▶ **INFORMATION SUPPLIED**
____________________
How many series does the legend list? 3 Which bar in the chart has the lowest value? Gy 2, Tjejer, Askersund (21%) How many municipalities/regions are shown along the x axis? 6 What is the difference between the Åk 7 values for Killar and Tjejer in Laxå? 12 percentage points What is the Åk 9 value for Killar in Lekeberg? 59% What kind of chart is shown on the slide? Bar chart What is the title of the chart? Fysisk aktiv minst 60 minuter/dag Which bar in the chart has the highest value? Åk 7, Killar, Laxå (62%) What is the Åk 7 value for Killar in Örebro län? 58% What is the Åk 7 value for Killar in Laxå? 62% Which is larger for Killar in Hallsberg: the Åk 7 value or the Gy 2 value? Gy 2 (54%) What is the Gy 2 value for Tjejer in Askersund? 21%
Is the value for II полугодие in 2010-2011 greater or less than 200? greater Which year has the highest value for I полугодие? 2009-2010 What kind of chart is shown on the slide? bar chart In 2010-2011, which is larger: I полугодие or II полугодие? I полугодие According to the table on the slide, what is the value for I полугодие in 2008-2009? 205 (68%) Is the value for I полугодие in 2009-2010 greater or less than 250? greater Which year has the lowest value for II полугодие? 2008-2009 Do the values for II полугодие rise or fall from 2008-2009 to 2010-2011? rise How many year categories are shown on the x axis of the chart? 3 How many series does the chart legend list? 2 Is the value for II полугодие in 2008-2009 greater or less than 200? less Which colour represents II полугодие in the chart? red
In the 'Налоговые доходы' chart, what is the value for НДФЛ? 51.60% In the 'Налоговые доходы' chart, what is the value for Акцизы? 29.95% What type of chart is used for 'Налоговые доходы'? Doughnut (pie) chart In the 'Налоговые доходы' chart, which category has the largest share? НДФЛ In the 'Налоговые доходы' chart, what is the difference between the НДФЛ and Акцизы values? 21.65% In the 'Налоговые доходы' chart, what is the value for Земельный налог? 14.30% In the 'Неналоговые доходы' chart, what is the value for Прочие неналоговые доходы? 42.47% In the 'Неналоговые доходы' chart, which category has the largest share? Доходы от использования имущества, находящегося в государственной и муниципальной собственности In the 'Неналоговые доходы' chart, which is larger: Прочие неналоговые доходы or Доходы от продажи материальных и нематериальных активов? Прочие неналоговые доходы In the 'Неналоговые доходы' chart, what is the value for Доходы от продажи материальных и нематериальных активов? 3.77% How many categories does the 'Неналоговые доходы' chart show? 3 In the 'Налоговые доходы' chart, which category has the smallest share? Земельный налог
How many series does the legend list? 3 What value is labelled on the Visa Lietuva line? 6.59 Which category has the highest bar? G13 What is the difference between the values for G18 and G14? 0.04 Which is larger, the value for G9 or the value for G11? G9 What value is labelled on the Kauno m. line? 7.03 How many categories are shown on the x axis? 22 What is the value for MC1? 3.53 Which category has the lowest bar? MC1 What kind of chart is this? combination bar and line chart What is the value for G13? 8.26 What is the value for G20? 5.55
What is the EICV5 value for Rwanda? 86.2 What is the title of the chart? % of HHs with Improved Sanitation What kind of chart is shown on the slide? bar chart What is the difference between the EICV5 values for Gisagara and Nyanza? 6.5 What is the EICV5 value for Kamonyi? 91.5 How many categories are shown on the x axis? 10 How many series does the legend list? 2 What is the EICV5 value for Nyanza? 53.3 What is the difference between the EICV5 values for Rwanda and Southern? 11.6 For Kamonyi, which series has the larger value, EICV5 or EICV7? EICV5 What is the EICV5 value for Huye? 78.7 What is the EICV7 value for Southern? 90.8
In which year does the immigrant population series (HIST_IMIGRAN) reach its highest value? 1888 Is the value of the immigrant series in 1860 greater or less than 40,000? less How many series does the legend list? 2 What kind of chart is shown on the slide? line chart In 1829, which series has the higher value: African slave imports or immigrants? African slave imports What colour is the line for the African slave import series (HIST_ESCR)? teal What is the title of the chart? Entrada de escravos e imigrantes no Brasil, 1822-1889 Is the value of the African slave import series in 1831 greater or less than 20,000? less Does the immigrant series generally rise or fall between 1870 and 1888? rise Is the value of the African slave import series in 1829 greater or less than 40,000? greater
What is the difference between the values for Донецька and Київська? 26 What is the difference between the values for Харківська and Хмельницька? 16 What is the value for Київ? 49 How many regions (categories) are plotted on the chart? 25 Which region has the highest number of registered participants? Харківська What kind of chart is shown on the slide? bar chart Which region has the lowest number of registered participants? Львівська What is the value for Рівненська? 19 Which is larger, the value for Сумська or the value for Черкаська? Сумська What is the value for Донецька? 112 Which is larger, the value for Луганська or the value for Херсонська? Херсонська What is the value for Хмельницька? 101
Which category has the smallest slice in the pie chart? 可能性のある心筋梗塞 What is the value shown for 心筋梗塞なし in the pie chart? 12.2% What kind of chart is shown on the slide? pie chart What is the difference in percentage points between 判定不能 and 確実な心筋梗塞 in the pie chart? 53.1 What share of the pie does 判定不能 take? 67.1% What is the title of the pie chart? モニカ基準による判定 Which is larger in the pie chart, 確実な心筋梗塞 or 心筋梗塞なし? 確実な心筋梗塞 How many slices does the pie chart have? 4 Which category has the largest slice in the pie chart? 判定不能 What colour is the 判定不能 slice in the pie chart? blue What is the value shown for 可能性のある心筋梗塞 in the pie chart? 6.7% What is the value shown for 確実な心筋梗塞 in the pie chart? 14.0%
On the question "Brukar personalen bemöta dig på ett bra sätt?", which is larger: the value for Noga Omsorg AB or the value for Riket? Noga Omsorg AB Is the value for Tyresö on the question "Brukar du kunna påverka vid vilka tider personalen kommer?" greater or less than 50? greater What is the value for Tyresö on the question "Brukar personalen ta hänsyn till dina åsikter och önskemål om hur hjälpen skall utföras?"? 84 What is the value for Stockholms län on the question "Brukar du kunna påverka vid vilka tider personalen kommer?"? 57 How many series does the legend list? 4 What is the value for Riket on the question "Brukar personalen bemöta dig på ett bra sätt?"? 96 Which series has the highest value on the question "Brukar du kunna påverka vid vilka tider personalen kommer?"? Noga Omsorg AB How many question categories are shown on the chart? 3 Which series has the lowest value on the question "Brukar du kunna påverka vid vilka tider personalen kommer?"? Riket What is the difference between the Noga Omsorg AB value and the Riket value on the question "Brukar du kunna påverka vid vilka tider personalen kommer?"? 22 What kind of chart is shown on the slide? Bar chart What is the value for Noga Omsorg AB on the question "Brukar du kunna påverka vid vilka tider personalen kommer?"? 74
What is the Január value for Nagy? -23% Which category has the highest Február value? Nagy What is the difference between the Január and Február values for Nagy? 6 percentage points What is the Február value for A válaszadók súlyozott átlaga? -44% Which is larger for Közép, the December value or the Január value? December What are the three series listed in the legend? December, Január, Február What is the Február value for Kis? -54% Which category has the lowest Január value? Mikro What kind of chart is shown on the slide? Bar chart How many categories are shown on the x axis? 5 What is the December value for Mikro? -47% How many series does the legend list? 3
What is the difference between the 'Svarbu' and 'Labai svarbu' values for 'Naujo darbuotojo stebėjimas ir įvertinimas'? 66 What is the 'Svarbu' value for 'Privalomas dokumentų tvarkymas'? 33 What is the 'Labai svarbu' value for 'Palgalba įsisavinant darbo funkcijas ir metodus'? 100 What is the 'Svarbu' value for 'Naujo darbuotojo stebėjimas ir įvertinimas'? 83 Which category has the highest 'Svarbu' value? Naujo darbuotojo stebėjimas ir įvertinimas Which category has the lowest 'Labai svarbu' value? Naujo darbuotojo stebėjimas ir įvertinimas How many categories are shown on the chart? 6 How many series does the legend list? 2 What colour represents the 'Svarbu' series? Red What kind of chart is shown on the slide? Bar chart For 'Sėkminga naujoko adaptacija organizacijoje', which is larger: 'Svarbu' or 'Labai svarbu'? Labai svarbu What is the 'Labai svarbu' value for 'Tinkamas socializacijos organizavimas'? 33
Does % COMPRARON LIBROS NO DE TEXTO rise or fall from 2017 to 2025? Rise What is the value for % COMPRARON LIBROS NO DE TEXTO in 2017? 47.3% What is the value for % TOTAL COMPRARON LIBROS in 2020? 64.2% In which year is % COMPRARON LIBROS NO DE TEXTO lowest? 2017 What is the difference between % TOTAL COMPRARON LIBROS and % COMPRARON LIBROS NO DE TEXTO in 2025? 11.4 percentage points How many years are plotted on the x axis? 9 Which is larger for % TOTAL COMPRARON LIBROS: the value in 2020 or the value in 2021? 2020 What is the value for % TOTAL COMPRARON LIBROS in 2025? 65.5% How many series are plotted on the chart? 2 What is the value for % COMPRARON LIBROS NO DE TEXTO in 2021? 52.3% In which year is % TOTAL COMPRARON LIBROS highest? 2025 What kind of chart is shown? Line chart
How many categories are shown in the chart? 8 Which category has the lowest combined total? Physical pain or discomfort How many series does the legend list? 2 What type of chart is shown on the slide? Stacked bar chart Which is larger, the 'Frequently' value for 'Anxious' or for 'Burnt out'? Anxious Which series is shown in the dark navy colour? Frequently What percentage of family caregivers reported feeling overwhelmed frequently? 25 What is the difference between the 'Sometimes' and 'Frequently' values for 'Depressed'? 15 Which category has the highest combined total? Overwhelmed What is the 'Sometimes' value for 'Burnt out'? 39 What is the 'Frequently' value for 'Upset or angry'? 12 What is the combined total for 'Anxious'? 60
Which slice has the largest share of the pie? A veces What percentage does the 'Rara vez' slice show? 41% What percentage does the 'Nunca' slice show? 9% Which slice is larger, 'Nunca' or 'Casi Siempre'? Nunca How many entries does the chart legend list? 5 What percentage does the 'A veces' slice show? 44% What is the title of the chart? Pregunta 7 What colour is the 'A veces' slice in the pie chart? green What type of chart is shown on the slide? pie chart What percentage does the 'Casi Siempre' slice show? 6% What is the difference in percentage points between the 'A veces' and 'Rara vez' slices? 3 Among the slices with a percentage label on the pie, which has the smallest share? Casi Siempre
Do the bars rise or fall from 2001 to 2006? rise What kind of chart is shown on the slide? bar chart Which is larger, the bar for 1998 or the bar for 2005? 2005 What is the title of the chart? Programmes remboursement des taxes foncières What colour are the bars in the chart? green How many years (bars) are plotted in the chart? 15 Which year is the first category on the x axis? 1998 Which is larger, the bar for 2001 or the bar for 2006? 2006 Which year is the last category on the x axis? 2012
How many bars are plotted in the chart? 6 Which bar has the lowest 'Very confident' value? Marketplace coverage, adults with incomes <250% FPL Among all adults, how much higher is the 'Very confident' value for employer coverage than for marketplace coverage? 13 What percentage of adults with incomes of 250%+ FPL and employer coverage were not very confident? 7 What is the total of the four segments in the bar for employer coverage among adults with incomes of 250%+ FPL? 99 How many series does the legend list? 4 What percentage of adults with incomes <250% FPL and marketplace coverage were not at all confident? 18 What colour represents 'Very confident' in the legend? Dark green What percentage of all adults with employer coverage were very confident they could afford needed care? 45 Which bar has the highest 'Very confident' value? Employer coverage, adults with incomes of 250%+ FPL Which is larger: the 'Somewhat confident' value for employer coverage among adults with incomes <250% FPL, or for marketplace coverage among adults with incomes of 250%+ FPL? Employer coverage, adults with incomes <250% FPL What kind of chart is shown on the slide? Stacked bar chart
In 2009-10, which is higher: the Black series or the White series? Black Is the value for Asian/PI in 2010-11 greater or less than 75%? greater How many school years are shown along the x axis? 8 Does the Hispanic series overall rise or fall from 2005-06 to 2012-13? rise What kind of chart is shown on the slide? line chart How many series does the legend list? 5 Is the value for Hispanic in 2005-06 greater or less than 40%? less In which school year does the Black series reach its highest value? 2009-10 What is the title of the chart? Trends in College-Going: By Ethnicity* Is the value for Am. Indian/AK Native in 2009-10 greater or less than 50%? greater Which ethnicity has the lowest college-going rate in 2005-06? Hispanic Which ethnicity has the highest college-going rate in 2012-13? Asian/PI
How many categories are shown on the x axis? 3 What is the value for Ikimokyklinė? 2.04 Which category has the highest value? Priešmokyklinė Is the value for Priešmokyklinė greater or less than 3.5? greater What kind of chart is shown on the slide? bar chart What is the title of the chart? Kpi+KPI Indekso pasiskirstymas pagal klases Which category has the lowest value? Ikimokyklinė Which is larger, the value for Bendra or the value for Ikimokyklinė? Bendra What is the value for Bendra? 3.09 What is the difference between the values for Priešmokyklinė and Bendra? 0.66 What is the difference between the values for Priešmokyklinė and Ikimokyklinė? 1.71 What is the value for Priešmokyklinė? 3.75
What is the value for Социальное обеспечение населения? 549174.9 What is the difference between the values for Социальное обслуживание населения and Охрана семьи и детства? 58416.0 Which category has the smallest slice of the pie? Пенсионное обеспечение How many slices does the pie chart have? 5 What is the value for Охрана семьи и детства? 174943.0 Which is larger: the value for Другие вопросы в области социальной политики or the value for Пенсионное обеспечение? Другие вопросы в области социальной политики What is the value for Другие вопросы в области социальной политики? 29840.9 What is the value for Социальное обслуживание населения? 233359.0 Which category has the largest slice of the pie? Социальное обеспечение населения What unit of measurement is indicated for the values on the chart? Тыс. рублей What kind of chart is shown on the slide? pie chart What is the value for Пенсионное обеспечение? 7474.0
____________________
▶ **EXERCISE DETAILS**
Please repeat the records from the start through the line with "Is the value for II полугодие in 2010-2011", swapping "legend" for "key" and leaving everything else unchanged.

▶ **OUTPUT OF THE EXERCISE**
How many series does the key list? 3 Which bar in the chart has the lowest value? Gy 2, Tjejer, Askersund (21%) How many municipalities/regions are shown along the x axis? 6 What is the difference between the Åk 7 values for Killar and Tjejer in Laxå? 12 percentage points What is the Åk 9 value for Killar in Lekeberg? 59% What kind of chart is shown on the slide? Bar chart What is the title of the chart? Fysisk aktiv minst 60 minuter/dag Which bar in the chart has the highest value? Åk 7, Killar, Laxå (62%) What is the Åk 7 value for Killar in Örebro län? 58% What is the Åk 7 value for Killar in Laxå? 62% Which is larger for Killar in Hallsberg: the Åk 7 value or the Gy 2 value? Gy 2 (54%) What is the Gy 2 value for Tjejer in Askersund? 21%
Is the value for II полугодие in 2010-2011 greater or less than 200? greater Which year has the highest value for I полугодие? 2009-2010 What kind of chart is shown on the slide? bar chart In 2010-2011, which is larger: I полугодие or II полугодие? I полугодие According to the table on the slide, what is the value for I полугодие in 2008-2009? 205 (68%) Is the value for I полугодие in 2009-2010 greater or less than 250? greater Which year has the lowest value for II полугодие? 2008-2009 Do the values for II полугодие rise or fall from 2008-2009 to 2010-2011? rise How many year categories are shown on the x axis of the chart? 3 How many series does the chart key list? 2 Is the value for II полугодие in 2008-2009 greater or less than 200? less Which colour represents II полугодие in the chart? red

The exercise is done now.